Because a bonus is a discretionary benefit, its enforcement is not governed by the “minimum standards” established for mandatory labor rights in the Proclamation. Furthermore, bonuses are typically based on profits attained during a fiscal year, which can only be determined at the end of said year. Therefore, it is natural for an employer to issue a directive or decision regarding bonus distribution at the close of the fiscal year. In such cases, the principle of non-retroactivity of laws does not apply in the same manner as it would to statutory rights.

In this case, the Applicant’s directive clearly stipulates that to be eligible for a bonus, an employee must be in active service at the time the bonus is implemented. It is undisputed that the Respondents had already left the organization when the bonus was implemented. This Bench has previously provided a binding legal interpretation in File No. 202839, establishing that where an employer’s directive or authorized decision limits bonus eligibility to those currently in service at the time of implementation, such a condition is valid regardless of whether the decision was made at the end of the fiscal year.

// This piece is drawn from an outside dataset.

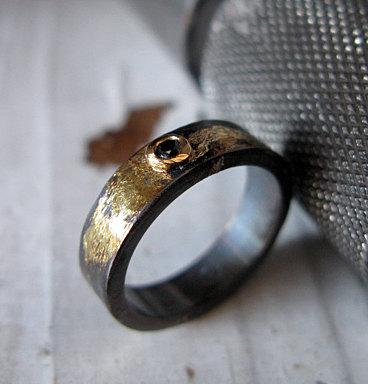 Hochzeit - Raw Diamond Ring Size 6 Rose Cut Diamond Ring Unique Engagement Ring Alternative Engagement Ring Black Diamond Ring Unique Wedding Band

The Federal High Court’s reasoning—that the directive was “retroactive” and therefore inapplicable—failed to consider the discretionary nature of bonuses and ignored the binding precedent of this Cassation Bench. Consequently, the High Court committed a fundamental error of law.

DECISION

1. The decision of the Federal High Court under File No. 302574, dated April 11, 2023 (Miazia 3, 2015 E.C.), is hereby REVERSED pursuant to Civil Procedure Code Article 348 and the Federal Supreme Court Cassation Procedure Directive No. 17/2023 Article 9(1)(b).

2. It is adjudged that the Applicant is NOT liable to pay bonuses to the Respondents.

3. Each party shall bear their own costs and expenses incurred during this litigation.

4. The stay of execution order issued by the Cassation Bench on May 29, 2023 (Ginbot 21, 2015 E.C.) is hereby lifted.

The file is closed and returned to the registry.